===== DATA FOR THE TASK
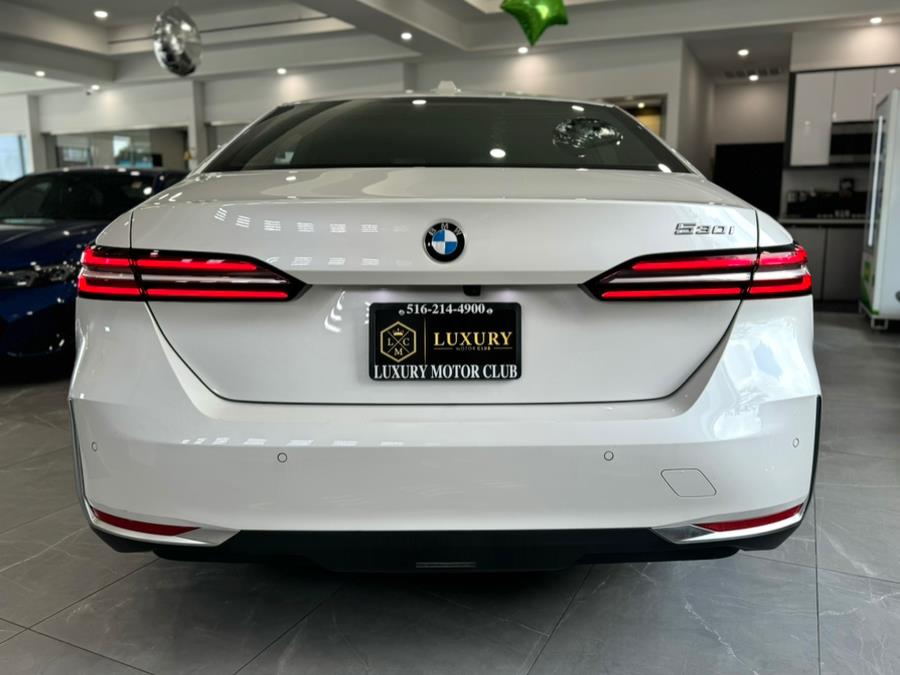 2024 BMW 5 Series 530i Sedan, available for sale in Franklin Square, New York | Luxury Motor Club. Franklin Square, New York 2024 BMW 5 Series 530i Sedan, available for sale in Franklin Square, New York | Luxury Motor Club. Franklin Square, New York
==========
===== DATA FOR THE TASK
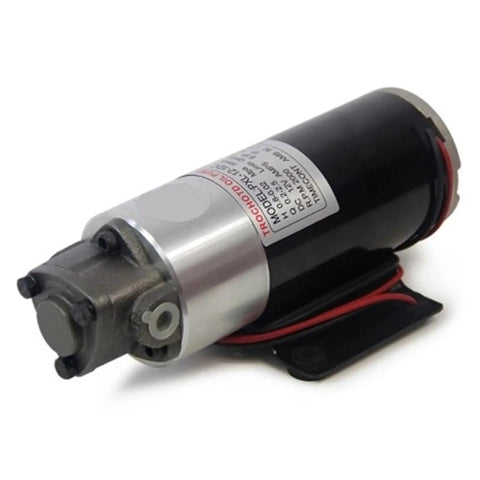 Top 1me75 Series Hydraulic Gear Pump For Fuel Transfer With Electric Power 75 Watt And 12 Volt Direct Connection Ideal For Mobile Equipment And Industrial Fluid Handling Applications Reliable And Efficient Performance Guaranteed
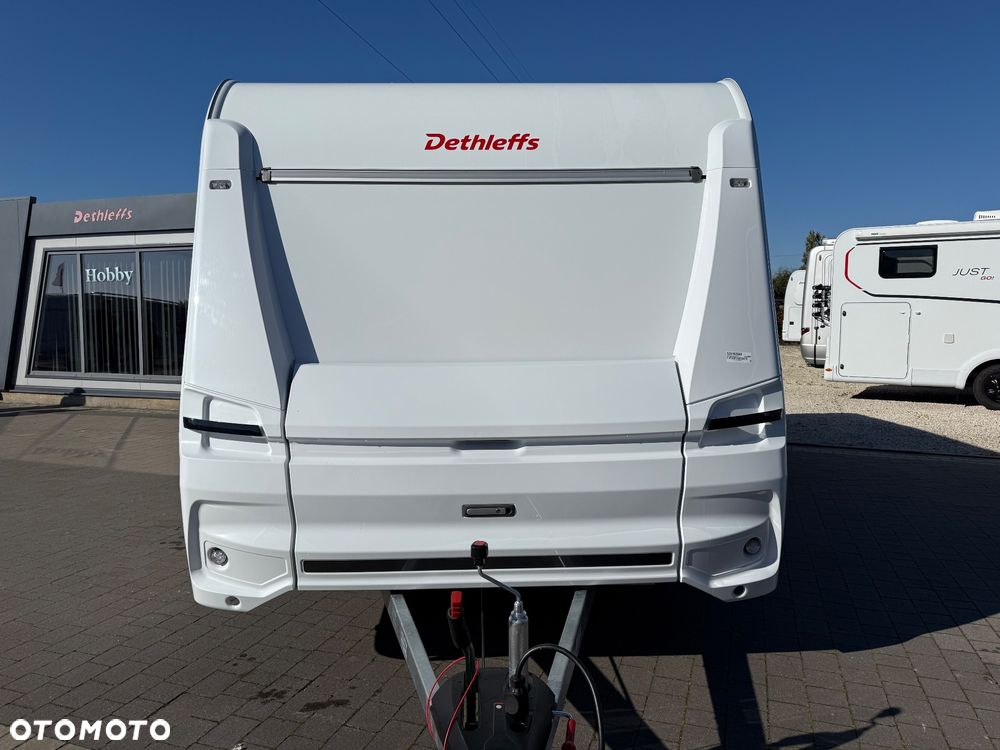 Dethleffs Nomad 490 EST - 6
==========
===== DATA FOR THE TASK
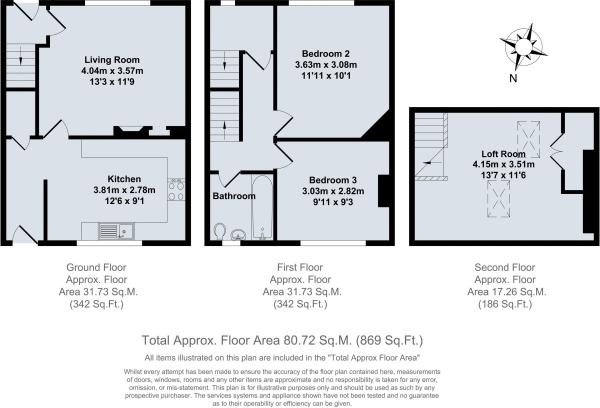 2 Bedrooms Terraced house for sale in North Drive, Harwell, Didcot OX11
==========
■ INSTRUCTIONS FOR THE TASK: Pictures in the material above should be skipped; print exactly the lines from the one with "Top 1me75 Series" through the one with "Dethleffs Nomad 490 EST - 6".

■ THE ANSWER:
 Top 1me75 Series Hydraulic Gear Pump For Fuel Transfer With Electric Power 75 Watt And 12 Volt Direct Connection Ideal For Mobile Equipment And Industrial Fluid Handling Applications Reliable And Efficient Performance Guaranteed
 Dethleffs Nomad 490 EST - 6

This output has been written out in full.